Adam Zachary Newton is an American academic. He has served as university professor, Stanton Chair in Literature and Humanities, and chair of the Department of English at Yeshiva University.[1] His previous appointment was as Jane and Rowland Blumberg Centennial Professor at the University of Texas at Austin, where he taught in the English Department, the Committee on Comparative Literature, the Department of Middle Eastern Studies, and the Program in Jewish Studies. More recently, he has held appointments as distinguished visiting professor at Emory University and Agnes Scott College in Atlanta, Georgia.

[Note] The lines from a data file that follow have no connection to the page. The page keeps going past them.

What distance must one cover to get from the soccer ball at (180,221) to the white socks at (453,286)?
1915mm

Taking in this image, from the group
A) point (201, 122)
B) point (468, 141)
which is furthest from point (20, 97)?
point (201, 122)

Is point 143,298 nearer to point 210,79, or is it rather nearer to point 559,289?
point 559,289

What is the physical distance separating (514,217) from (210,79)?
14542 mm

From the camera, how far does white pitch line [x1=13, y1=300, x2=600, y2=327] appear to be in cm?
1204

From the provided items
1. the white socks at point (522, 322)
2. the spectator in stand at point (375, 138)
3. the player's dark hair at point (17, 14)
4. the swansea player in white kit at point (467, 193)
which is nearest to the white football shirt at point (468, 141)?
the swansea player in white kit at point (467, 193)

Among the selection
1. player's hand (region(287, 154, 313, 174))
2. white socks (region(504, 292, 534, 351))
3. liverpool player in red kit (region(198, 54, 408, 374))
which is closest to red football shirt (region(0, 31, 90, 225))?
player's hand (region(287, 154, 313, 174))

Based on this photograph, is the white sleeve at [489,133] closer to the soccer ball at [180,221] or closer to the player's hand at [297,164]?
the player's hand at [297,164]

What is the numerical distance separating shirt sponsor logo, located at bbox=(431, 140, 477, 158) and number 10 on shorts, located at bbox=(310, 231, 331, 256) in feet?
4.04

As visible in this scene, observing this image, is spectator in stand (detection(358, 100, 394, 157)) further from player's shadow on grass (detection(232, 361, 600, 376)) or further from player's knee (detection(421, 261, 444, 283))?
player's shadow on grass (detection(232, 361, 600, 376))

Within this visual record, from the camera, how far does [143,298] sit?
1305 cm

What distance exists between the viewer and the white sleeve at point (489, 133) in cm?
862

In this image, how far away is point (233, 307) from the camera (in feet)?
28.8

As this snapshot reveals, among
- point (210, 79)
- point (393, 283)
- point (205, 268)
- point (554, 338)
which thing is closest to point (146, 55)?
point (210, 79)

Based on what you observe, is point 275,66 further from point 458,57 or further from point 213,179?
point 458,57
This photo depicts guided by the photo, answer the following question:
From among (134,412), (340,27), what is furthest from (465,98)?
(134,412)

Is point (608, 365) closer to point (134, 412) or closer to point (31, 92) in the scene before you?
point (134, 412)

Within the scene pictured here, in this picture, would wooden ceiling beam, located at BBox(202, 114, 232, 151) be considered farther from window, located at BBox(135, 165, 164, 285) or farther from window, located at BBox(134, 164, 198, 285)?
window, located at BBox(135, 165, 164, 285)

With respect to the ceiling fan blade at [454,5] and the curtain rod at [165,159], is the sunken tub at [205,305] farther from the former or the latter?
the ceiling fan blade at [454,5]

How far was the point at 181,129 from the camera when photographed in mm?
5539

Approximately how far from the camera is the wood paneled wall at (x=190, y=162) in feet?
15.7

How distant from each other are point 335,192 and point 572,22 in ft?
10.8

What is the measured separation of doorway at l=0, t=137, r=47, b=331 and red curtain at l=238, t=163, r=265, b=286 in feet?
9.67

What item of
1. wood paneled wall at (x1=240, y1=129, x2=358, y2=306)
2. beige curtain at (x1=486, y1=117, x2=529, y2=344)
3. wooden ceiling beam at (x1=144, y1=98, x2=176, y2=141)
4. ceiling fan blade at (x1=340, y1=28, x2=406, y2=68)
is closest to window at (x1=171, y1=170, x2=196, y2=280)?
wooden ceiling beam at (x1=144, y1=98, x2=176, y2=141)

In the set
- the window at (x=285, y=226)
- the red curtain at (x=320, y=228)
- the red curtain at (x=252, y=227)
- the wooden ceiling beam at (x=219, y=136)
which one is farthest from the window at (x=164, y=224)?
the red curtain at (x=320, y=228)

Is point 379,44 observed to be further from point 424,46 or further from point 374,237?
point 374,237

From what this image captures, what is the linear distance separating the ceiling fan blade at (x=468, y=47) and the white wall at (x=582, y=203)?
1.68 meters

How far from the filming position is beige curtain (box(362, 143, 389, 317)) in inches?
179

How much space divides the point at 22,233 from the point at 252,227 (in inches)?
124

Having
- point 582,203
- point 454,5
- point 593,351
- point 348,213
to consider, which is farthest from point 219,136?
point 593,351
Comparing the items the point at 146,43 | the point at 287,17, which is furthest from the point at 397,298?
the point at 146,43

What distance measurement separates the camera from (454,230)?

Newton is a graduate of Haverford College and has a Ph.D. from Harvard University (1992). While at Harvard, his book, Narrative ethics, "sought a bridge between the disciplines of ethical philosophy and literary studies by proposing a new way to think about the moral realms of risk and responsibility as problems of reading."[2] He defines narrative ethics as "the ethical consequences of narrating story... and the reciprocal claims binding teller, listener, witness, and reader in that process."[3] Other scholars apply his approach and find new ways to read old books.[4]
His publications in the fields of literary studies, philosophy, and religion include six monographs, an edited volume, and a body of critical articles.
Newton married Miriam Udel in 2011, who had read his book Narrative ethics twice, years before meeting him.[5]